Output the data below exactly. Leave nothing out.

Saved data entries
= Beginning of Section =

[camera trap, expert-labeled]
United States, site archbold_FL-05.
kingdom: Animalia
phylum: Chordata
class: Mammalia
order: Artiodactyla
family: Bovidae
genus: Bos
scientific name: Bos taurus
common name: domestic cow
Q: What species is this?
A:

= End of Section =

TASK ANSWER
[camera trap, expert-labeled]
United States, site archbold_FL-05.
kingdom: Animalia
phylum: Chordata
class: Mammalia
order: Artiodactyla
family: Bovidae
genus: Bos
scientific name: Bos taurus
common name: domestic cow
Q: What species is this?
A:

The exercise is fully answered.